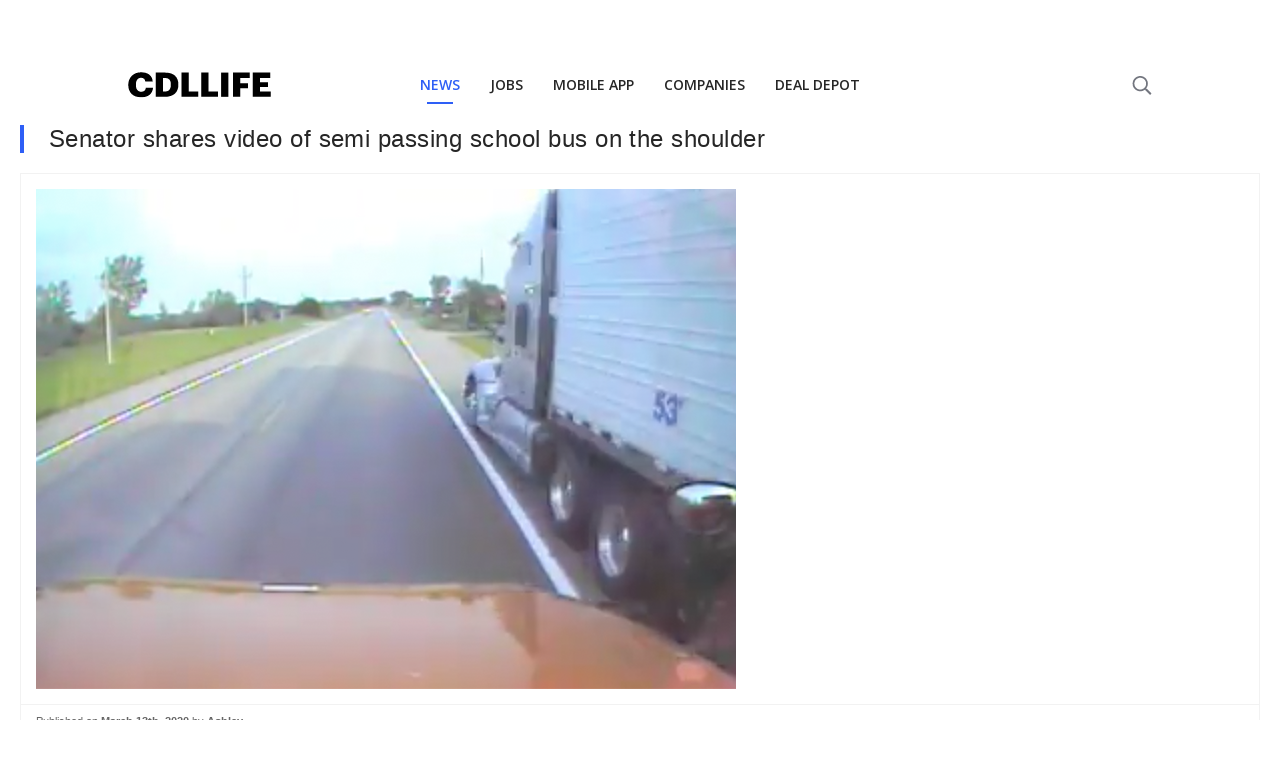

--- FILE ---
content_type: text/html; charset=utf-8
request_url: https://www.google.com/recaptcha/api2/aframe
body_size: 267
content:
<!DOCTYPE HTML><html><head><meta http-equiv="content-type" content="text/html; charset=UTF-8"></head><body><script nonce="tLYiYqEyVVEmmk-wWp8KEA">/** Anti-fraud and anti-abuse applications only. See google.com/recaptcha */ try{var clients={'sodar':'https://pagead2.googlesyndication.com/pagead/sodar?'};window.addEventListener("message",function(a){try{if(a.source===window.parent){var b=JSON.parse(a.data);var c=clients[b['id']];if(c){var d=document.createElement('img');d.src=c+b['params']+'&rc='+(localStorage.getItem("rc::a")?sessionStorage.getItem("rc::b"):"");window.document.body.appendChild(d);sessionStorage.setItem("rc::e",parseInt(sessionStorage.getItem("rc::e")||0)+1);localStorage.setItem("rc::h",'1768860560673');}}}catch(b){}});window.parent.postMessage("_grecaptcha_ready", "*");}catch(b){}</script></body></html>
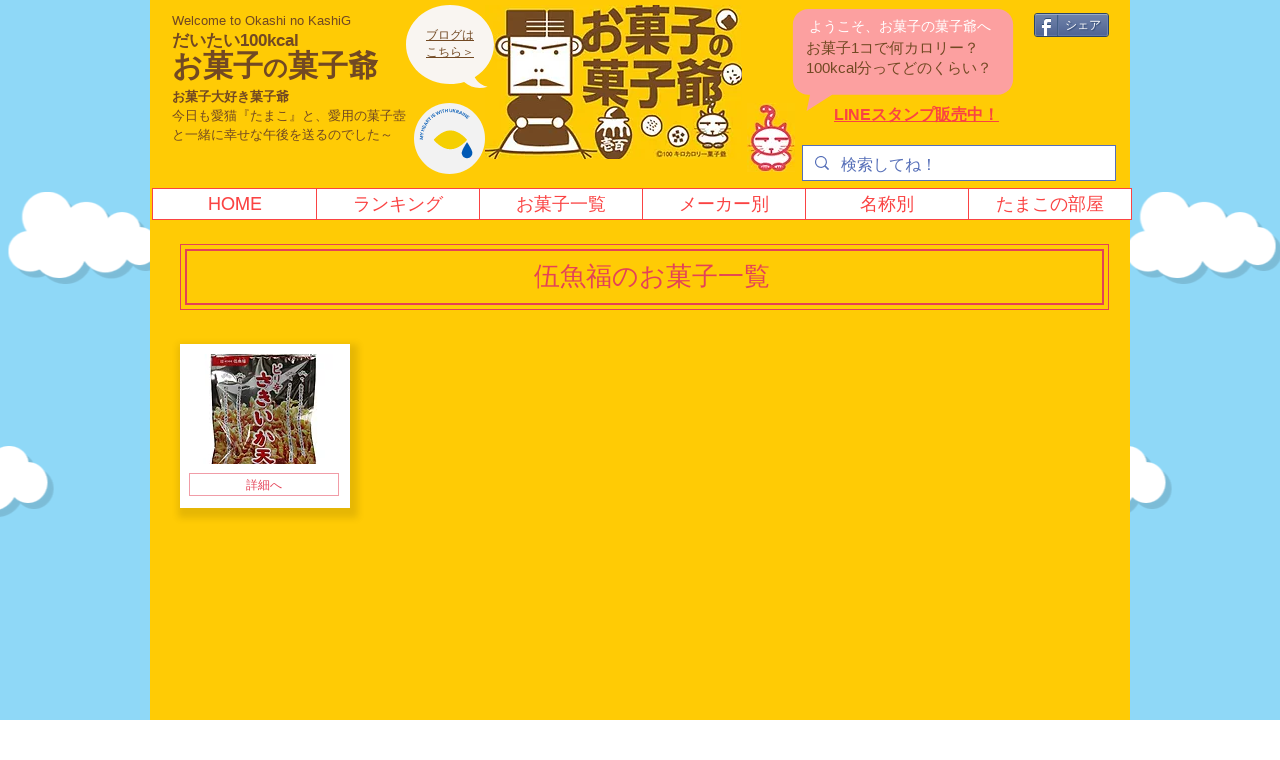

--- FILE ---
content_type: text/html; charset=utf-8
request_url: https://www.google.com/recaptcha/api2/aframe
body_size: 268
content:
<!DOCTYPE HTML><html><head><meta http-equiv="content-type" content="text/html; charset=UTF-8"></head><body><script nonce="iFz8I-1W7H92F2_CpFx2Kw">/** Anti-fraud and anti-abuse applications only. See google.com/recaptcha */ try{var clients={'sodar':'https://pagead2.googlesyndication.com/pagead/sodar?'};window.addEventListener("message",function(a){try{if(a.source===window.parent){var b=JSON.parse(a.data);var c=clients[b['id']];if(c){var d=document.createElement('img');d.src=c+b['params']+'&rc='+(localStorage.getItem("rc::a")?sessionStorage.getItem("rc::b"):"");window.document.body.appendChild(d);sessionStorage.setItem("rc::e",parseInt(sessionStorage.getItem("rc::e")||0)+1);localStorage.setItem("rc::h",'1765514841626');}}}catch(b){}});window.parent.postMessage("_grecaptcha_ready", "*");}catch(b){}</script></body></html>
::::
● WHAT THE EXERCISE ASKS
The full listing must come back exactly as written, with its pictures left out.

● TASK RESULT
--- FILE ---
content_type: text/html; charset=utf-8
request_url: https://www.google.com/recaptcha/api2/aframe
body_size: 267
content:
<!DOCTYPE HTML><html><head><meta http-equiv="content-type" content="text/html; charset=UTF-8"></head><body><script nonce="tLYiYqEyVVEmmk-wWp8KEA">/** Anti-fraud and anti-abuse applications only. See google.com/recaptcha */ try{var clients={'sodar':'https://pagead2.googlesyndication.com/pagead/sodar?'};window.addEventListener("message",function(a){try{if(a.source===window.parent){var b=JSON.parse(a.data);var c=clients[b['id']];if(c){var d=document.createElement('img');d.src=c+b['params']+'&rc='+(localStorage.getItem("rc::a")?sessionStorage.getItem("rc::b"):"");window.document.body.appendChild(d);sessionStorage.setItem("rc::e",parseInt(sessionStorage.getItem("rc::e")||0)+1);localStorage.setItem("rc::h",'1768860560673');}}}catch(b){}});window.parent.postMessage("_grecaptcha_ready", "*");}catch(b){}</script></body></html>

--- FILE ---
content_type: text/html; charset=utf-8
request_url: https://www.google.com/recaptcha/api2/aframe
body_size: 268
content:
<!DOCTYPE HTML><html><head><meta http-equiv="content-type" content="text/html; charset=UTF-8"></head><body><script nonce="iFz8I-1W7H92F2_CpFx2Kw">/** Anti-fraud and anti-abuse applications only. See google.com/recaptcha */ try{var clients={'sodar':'https://pagead2.googlesyndication.com/pagead/sodar?'};window.addEventListener("message",function(a){try{if(a.source===window.parent){var b=JSON.parse(a.data);var c=clients[b['id']];if(c){var d=document.createElement('img');d.src=c+b['params']+'&rc='+(localStorage.getItem("rc::a")?sessionStorage.getItem("rc::b"):"");window.document.body.appendChild(d);sessionStorage.setItem("rc::e",parseInt(sessionStorage.getItem("rc::e")||0)+1);localStorage.setItem("rc::h",'1765514841626');}}}catch(b){}});window.parent.postMessage("_grecaptcha_ready", "*");}catch(b){}</script></body></html>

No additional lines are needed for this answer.